5 pours in the Ultimate Cabernet experience at Hall
Cheese plate with tasting
Pricing menu – Hall wines were very good but high dollar

Our next reserved tasting was the following day at Opus One Winery located in Oakville. Opus One is what I call a Cadillac label wine and is a name-dropping wine due to its price and cache.  Opus One is by appointment only – a basic tasting is $45 per glass and they only offer tastings of two vintages.  They have no wine club so forget about any discounts. We did a full winery tour that was $75 per person and included a tasting of a non-vintage blend and a glass of their 2013 Opus One.  The tour lasted about one hour.  Our tour guide started by taking us into their private lounge area that was reminscent of a French chateau living room with huge fireplace and paintings and gave us a small tasting of a blend with no vintage as it mixed several different vintages together.  She explained the history of Opus One which started in the late 1970’s and was a collaboration between Robert Mondavi and the famous French wine-making family – the Rothschilds.  Their sole purpose was to make a powerhouse Bordeaux style blend wine in California.  Opus One only makes one wine a year – their name label and that’s it.
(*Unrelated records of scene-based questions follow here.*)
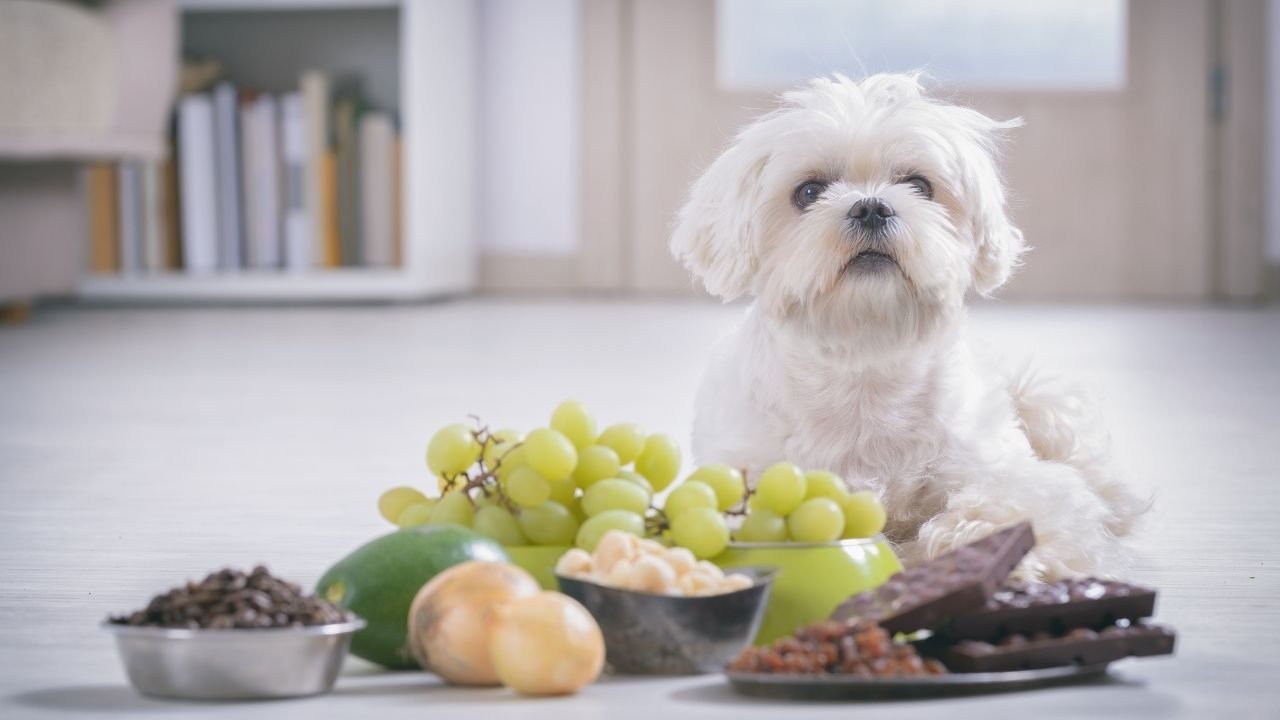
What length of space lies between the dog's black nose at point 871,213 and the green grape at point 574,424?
38cm

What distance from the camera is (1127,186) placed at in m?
6.83

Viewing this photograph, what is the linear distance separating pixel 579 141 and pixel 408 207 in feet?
3.79

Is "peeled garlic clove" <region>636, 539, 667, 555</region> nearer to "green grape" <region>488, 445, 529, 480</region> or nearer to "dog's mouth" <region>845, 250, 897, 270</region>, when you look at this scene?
"green grape" <region>488, 445, 529, 480</region>

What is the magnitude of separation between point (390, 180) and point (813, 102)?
15.5 ft

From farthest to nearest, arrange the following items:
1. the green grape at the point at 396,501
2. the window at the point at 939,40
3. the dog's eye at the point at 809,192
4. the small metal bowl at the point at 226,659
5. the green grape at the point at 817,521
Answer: the window at the point at 939,40 → the dog's eye at the point at 809,192 → the green grape at the point at 396,501 → the green grape at the point at 817,521 → the small metal bowl at the point at 226,659

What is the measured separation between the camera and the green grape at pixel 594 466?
4.62ft

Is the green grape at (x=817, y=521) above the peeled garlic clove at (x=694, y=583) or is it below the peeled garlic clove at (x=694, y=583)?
above

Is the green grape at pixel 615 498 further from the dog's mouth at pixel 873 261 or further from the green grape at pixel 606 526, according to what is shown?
the dog's mouth at pixel 873 261

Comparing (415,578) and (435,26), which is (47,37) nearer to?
(435,26)

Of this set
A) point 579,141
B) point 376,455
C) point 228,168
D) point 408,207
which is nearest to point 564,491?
point 376,455

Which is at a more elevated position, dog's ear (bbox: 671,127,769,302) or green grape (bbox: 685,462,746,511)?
dog's ear (bbox: 671,127,769,302)

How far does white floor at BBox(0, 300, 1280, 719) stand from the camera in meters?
1.16

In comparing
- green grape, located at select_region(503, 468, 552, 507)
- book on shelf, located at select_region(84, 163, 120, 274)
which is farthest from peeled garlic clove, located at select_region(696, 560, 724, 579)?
book on shelf, located at select_region(84, 163, 120, 274)

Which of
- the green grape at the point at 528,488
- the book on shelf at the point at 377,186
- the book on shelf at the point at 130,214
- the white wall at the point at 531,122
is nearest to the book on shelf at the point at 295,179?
the book on shelf at the point at 377,186
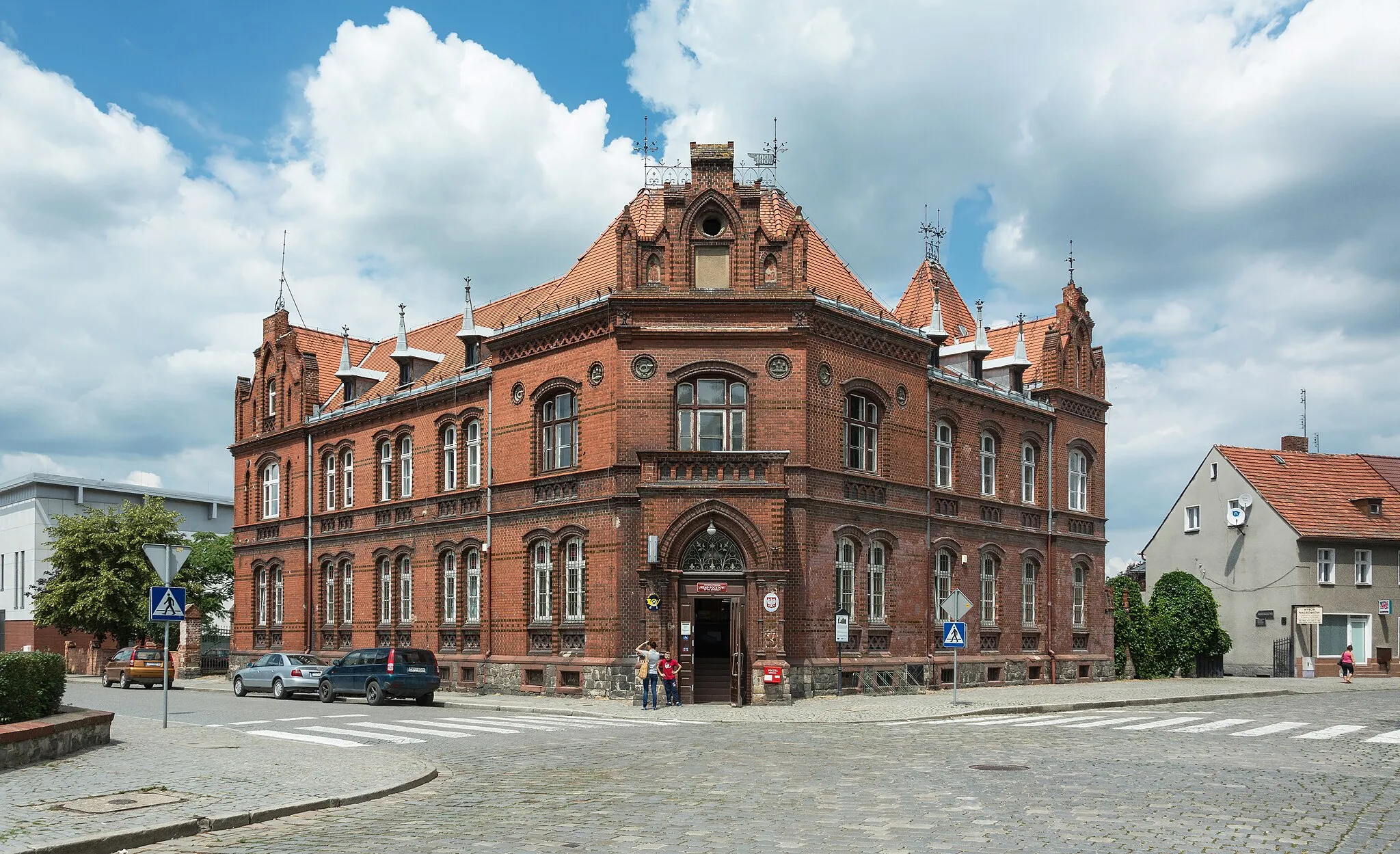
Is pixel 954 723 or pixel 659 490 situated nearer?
pixel 954 723

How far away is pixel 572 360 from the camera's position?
30.7 meters

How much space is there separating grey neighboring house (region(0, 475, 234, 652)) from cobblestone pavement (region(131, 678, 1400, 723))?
34.3 m

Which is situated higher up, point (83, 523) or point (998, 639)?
point (83, 523)

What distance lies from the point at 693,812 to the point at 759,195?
2033 centimetres

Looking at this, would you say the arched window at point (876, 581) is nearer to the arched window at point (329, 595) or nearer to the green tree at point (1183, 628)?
the green tree at point (1183, 628)

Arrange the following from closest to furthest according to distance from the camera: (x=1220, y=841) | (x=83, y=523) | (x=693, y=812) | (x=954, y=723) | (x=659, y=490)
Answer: (x=1220, y=841), (x=693, y=812), (x=954, y=723), (x=659, y=490), (x=83, y=523)

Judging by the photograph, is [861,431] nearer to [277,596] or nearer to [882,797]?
[882,797]

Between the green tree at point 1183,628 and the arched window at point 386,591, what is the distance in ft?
83.2

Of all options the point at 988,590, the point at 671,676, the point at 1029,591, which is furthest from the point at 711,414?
the point at 1029,591

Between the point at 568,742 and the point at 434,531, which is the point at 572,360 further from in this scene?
the point at 568,742

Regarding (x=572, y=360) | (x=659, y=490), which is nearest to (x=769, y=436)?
(x=659, y=490)

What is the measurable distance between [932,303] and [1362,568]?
20.7 metres

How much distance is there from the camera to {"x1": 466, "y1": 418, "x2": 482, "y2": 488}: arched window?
34.5 m

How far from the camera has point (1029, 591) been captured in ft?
125
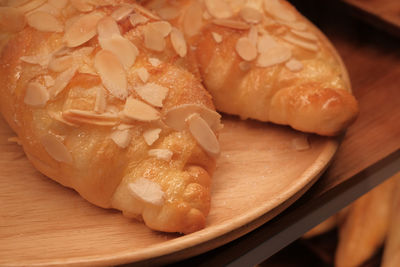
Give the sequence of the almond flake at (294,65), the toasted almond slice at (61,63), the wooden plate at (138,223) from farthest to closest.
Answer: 1. the almond flake at (294,65)
2. the toasted almond slice at (61,63)
3. the wooden plate at (138,223)

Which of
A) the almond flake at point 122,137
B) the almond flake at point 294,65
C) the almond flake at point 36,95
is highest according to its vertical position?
the almond flake at point 294,65

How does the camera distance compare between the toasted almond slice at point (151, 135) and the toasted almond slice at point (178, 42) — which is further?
the toasted almond slice at point (178, 42)

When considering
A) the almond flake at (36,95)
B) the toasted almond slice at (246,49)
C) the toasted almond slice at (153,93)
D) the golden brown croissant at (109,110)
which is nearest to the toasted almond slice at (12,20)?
the golden brown croissant at (109,110)

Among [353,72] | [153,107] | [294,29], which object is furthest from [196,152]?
[353,72]

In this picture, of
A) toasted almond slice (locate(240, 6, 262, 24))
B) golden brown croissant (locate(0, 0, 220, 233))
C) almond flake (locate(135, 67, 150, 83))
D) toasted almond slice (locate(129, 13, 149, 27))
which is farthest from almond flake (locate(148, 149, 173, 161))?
toasted almond slice (locate(240, 6, 262, 24))

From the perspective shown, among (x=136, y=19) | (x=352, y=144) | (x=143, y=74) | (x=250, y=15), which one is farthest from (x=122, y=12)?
(x=352, y=144)

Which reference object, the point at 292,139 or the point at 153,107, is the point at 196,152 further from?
the point at 292,139

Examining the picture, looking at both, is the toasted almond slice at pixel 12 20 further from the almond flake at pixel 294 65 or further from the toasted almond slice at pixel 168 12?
the almond flake at pixel 294 65
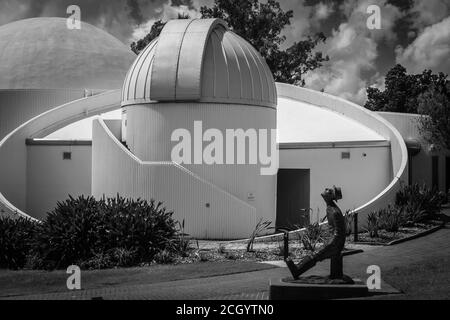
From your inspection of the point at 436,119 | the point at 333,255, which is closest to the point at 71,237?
the point at 333,255

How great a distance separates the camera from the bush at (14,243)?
616 inches

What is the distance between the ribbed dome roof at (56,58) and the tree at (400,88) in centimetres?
2241

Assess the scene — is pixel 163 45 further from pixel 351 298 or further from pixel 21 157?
pixel 351 298

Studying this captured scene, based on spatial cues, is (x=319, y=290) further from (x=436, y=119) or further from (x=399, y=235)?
(x=436, y=119)

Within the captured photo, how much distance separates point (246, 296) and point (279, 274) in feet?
7.72

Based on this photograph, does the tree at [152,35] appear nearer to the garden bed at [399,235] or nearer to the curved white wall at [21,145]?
the curved white wall at [21,145]

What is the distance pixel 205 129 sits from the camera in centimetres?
1959

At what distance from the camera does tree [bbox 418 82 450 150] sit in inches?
941

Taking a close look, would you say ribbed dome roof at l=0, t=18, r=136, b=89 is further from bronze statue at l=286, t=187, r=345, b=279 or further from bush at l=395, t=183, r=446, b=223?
bronze statue at l=286, t=187, r=345, b=279

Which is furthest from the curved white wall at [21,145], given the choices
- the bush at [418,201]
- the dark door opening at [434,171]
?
the dark door opening at [434,171]

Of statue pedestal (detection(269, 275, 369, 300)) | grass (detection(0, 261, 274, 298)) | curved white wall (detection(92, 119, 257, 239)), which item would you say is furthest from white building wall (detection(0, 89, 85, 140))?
statue pedestal (detection(269, 275, 369, 300))

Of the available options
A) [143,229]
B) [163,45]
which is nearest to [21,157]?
[163,45]

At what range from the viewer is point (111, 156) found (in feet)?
64.7

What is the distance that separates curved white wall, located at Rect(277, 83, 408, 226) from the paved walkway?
3.89m
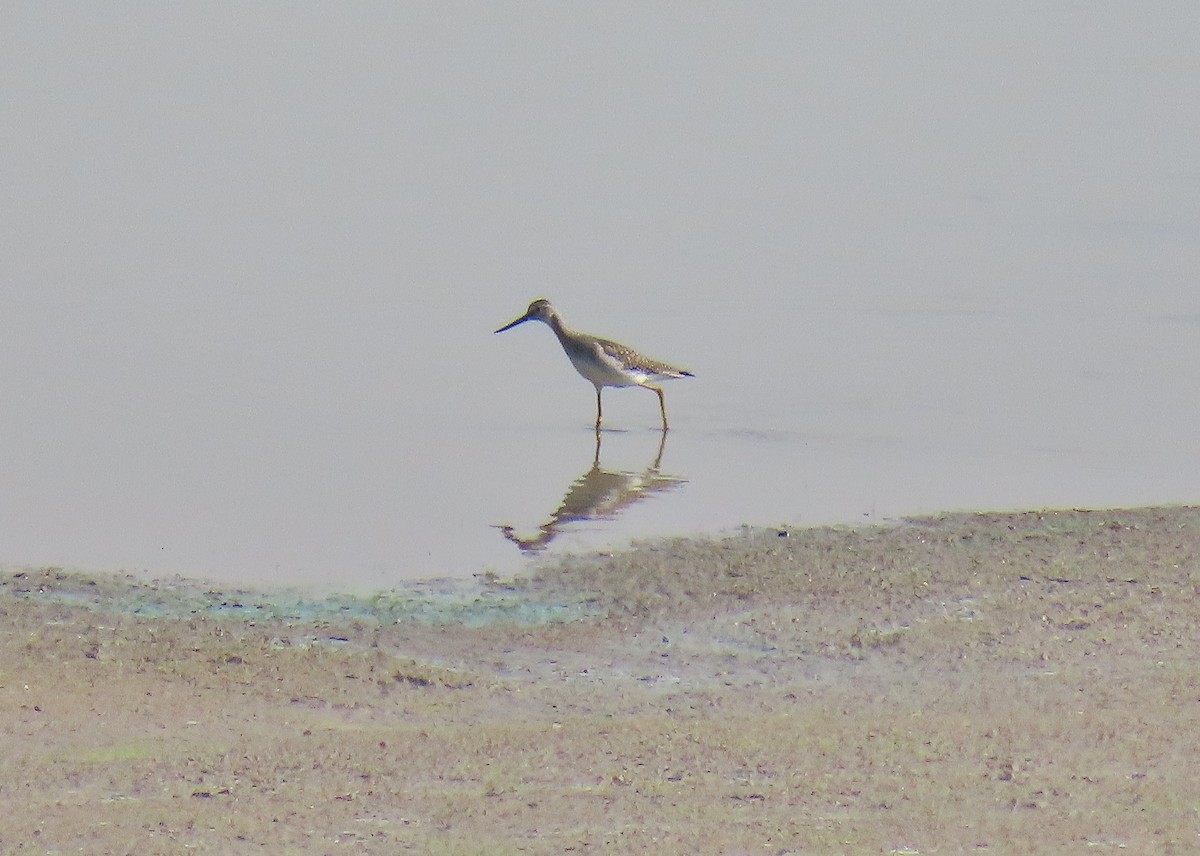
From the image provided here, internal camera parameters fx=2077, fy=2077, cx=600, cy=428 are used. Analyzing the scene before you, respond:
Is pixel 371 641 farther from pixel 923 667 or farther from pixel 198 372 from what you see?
pixel 198 372

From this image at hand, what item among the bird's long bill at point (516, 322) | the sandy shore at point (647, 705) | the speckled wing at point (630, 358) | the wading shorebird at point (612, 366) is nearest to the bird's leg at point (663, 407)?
the wading shorebird at point (612, 366)

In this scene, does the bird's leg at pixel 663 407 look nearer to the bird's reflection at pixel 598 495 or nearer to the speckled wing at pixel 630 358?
the speckled wing at pixel 630 358

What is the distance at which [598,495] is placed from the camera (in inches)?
446

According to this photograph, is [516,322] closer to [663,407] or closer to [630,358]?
[630,358]

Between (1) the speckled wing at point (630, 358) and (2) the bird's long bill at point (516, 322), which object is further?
(2) the bird's long bill at point (516, 322)

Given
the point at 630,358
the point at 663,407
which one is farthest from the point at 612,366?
the point at 663,407

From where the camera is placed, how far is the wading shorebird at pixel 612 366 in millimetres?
13398

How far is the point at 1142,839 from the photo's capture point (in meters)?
5.90

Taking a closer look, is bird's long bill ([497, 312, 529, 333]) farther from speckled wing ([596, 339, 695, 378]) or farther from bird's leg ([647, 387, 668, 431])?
bird's leg ([647, 387, 668, 431])

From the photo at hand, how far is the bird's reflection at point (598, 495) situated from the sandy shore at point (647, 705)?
34.4 inches

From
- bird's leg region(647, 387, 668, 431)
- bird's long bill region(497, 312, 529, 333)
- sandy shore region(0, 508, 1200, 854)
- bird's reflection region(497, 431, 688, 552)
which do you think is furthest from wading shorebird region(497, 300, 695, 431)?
sandy shore region(0, 508, 1200, 854)

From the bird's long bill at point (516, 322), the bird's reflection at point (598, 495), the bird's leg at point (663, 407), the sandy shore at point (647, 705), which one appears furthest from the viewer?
the bird's long bill at point (516, 322)

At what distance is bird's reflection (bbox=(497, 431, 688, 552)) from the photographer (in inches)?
407

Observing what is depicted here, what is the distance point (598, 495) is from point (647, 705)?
13.3 feet
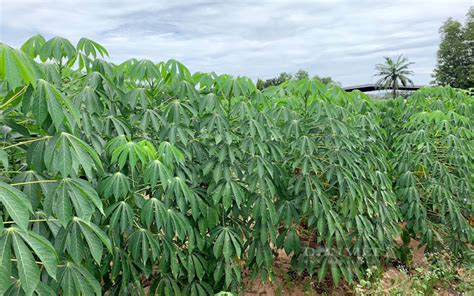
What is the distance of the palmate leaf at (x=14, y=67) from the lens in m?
1.05

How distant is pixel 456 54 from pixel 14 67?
117ft

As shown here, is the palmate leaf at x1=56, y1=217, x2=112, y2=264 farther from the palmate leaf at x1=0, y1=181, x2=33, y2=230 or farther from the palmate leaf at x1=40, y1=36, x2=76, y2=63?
the palmate leaf at x1=40, y1=36, x2=76, y2=63

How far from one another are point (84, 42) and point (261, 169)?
124 centimetres

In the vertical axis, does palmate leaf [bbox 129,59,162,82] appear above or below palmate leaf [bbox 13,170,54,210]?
above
They plant 170 acres for this one wine and nothing else.

View from Opus One Winery
Opus One vineyards

After our initial discussion in the lounge, we received a tour of the production facility, the fermentation tank room and then the barrel room, where we heard all about how they make their wine and their aging process.  Frankly, I was surprised to learn that they do a secondary fermentation in the barrel and let it then barrel age for 18 months in all new French Oak with constant top-ups as the wine leaches into the barrel and also evaporates.  After that, they remove the wine from the barrel, rinse out the sediment and then return the wine to the same barrel for another 18 months of aging before finally bottling it.  Based on that alone, I knew I wasn’t going to be a huge fan of the wine and I was right.  It was way too bold, heavy, oaky, spicy and leathery for my taste. I think of it as a 1980’s style of wine making – it’s excessive in my opinion.  I know it’s a very expensive wine but if you don’t like it, you don’t like it and I won’t pretend that I think something is amazing if it’s not my thing.  However, the tour of the production facility and barrel room was very interesting and the winery itself is gorgeous – they spared no expense.

Fermentation tanks at Opus One
Barrel Room at Opus One – all new French Oak barrels that only get used once

We also did two walk-in tastings during our short stay in the valley.  We stopped into Rutherford Hills Winery, which did not impress me.  I found their wines to be very blah (and I upgraded to the premium tasting at $40) and the wine pourer couldn’t answer many of my questions regarding their wine making process and aging process.  He was very nice but pretty clueless.  Our last day we swung into Silver Oak after we finished at Opus One and I really enjoyed their tasting, which consisted of 3 different red wines – 2 cabernet blends and one 100% cabernet. I found all 3 wines to be delicious and well balanced.  Definitely a stop worth making at Silver Oak which also has a beautiful facility resembling a European style castle.

View of vineyards in the valley

When you visit Napa, be sure to check the online information of any individual wineries you want to visit to confirm whether or not you need an appointment.  My recommendation would be to set up one or two appointments as the private tastings are great experiences but you don’t want to over schedule yourself and feel like you’re rushing from winery to winery.